= Non Dimenticar =

1951 Gino Redi song

"Non Dimenticar" ("Do Not Forget") is the Italian construction for the informal imperative, "non" + infinitive. Originally titled "T'ho voluto bene" ("I loved you so much"), it is a popular song with music by P. G. Redi (Gino Redi, a.k.a. Luigi Pulci), the original Italian lyrics by Michele Galdieri, with English lyrics by Shelley Dobbins. The song was written for the 1951 film Anna (directed by Alberto Lattuada). While actress Silvana Mangano is frequently credited as the singer, in fact, Flo Sandon's dubbed the two songs sung in Anna (the singer retained the apostrophe in her name which was the result of a misprint on her first album cover).

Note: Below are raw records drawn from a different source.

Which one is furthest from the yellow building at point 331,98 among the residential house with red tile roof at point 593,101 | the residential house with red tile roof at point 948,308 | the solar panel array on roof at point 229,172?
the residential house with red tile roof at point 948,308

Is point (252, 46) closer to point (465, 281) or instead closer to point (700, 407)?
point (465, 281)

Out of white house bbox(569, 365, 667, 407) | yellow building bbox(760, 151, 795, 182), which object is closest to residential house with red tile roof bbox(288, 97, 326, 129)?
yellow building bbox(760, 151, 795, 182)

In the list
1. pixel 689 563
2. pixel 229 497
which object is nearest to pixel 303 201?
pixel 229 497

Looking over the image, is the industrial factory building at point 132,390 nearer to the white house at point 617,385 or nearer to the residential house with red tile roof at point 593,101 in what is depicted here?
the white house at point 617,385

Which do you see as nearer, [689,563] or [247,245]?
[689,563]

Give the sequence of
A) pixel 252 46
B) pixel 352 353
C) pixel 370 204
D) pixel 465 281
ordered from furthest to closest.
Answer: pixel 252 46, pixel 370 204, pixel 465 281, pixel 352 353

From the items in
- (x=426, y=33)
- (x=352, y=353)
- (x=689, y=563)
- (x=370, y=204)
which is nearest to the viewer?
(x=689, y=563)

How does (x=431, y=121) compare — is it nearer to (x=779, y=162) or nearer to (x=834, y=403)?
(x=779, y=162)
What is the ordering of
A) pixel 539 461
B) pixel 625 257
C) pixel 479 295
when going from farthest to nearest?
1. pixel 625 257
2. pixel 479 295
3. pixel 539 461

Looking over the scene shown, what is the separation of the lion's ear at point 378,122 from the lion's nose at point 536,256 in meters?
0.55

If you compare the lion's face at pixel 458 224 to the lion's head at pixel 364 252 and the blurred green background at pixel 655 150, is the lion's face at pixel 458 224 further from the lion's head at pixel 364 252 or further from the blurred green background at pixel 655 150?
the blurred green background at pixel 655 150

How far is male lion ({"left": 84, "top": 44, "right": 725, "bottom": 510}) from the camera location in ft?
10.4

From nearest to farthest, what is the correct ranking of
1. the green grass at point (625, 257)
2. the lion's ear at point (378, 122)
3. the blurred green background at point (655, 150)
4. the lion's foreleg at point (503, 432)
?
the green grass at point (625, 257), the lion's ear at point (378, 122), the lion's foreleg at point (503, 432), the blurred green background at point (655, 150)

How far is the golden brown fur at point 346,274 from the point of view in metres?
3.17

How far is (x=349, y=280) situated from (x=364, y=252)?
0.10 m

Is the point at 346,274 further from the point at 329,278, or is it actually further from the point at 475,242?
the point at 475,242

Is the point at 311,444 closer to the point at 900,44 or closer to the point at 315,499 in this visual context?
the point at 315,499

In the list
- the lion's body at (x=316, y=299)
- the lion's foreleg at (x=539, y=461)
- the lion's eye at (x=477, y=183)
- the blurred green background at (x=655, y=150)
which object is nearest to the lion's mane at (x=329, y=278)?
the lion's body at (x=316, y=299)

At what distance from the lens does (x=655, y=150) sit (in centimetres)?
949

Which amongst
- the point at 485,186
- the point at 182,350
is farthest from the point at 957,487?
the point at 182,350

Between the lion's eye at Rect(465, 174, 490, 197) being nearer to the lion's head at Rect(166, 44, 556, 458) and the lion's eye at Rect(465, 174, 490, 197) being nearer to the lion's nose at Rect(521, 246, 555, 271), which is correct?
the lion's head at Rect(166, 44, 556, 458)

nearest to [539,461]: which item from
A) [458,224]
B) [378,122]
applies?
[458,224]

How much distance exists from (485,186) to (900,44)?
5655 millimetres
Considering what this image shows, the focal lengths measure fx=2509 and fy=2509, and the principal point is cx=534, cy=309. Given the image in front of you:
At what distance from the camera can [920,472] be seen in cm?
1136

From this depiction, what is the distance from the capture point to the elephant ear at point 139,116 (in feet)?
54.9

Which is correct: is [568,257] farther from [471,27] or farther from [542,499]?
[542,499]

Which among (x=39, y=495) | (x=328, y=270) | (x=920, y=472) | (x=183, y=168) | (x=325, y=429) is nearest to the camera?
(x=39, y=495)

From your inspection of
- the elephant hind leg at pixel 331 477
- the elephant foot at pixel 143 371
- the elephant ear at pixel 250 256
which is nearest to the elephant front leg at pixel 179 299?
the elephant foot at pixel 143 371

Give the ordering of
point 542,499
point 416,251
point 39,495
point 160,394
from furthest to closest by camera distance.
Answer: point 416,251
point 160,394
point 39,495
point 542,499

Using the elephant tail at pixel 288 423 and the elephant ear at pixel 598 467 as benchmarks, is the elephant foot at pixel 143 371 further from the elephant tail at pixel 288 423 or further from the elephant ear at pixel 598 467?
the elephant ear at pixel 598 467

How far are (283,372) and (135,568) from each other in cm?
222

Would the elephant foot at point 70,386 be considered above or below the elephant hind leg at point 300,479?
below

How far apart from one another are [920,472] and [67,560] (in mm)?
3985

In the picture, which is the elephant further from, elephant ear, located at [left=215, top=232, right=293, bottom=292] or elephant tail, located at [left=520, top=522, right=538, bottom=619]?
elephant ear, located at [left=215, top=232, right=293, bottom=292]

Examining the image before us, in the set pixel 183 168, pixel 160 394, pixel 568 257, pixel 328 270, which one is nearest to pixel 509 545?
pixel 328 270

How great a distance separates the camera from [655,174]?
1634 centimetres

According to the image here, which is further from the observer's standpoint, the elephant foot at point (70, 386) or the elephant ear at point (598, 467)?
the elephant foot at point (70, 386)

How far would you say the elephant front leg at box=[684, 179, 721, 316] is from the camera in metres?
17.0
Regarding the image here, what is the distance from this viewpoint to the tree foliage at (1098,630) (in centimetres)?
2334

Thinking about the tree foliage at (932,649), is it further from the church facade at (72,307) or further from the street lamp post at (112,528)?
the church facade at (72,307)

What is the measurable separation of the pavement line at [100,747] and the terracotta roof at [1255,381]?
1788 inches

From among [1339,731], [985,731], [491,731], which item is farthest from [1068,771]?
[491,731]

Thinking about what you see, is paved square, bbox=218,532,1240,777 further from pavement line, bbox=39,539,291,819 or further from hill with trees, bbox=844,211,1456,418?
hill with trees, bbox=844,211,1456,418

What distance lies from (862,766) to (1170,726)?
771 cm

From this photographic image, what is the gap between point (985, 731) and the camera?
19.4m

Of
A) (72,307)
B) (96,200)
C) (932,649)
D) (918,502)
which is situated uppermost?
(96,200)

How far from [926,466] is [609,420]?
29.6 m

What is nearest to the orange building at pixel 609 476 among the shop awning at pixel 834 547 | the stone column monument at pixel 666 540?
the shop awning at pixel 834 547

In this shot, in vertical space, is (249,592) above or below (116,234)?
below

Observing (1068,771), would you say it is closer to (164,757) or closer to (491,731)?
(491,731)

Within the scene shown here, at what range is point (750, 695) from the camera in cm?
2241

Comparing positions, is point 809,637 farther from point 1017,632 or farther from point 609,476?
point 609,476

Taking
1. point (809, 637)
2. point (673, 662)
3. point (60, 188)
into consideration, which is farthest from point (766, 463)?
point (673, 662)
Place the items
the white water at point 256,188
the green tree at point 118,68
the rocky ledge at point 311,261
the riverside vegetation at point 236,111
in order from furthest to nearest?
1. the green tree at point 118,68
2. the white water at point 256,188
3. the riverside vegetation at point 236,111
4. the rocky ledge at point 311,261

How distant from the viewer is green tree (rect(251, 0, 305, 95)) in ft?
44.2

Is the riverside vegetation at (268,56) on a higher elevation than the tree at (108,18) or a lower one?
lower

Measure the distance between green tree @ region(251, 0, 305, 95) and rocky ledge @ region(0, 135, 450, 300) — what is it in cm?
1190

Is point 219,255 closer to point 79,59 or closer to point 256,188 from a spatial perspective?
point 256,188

The English adaptation was written by Shelly Dobbins in 1954 with the title "Non Dimenticar".

==Title Derivation==
The actual verb in Italian is "dimenticare", but Italian often contracts words, especially in lyrics and poetry. Common verbs like fare (to do) and avere (to have) are often spoken and written as far and aver. In a typical example, the renowned playwright and author Pirandello wrote a short story Lumie di Sicilia ("Citrons from Sicily"). In only the twelve pages of the story, twelve infinitives appear without the final letter e: guardar, trattar, vincer, tentennar, abbandonar, spiccicar, correr, star (three times), frenar and accampar. In addition, conjugated verb forms can have their final letter dropped. In this example, parevan(o) and c'eran(o). There's a noun odor(e) and there are two adverbs as well, ancor(a) and fin(o). The hard and fast rule governing the Italian word for ′′sir′′ or ′′mister′′ is ′′signore′′: when used immediately preceding a name, the final ′′e′′ is dropped.

==Recordings==
- The best-known recording of the song was by Nat King Cole, reaching number 45 on the Billboard magazine charts in 1958.
- Jerry Vale's version was included in his 1963 album "Arriverderci, Roma" LP
- Dean Martin on his 1962 album Dino: Italian Love Songs.
- Peggy Lee for her 1961 album Olé ala Lee.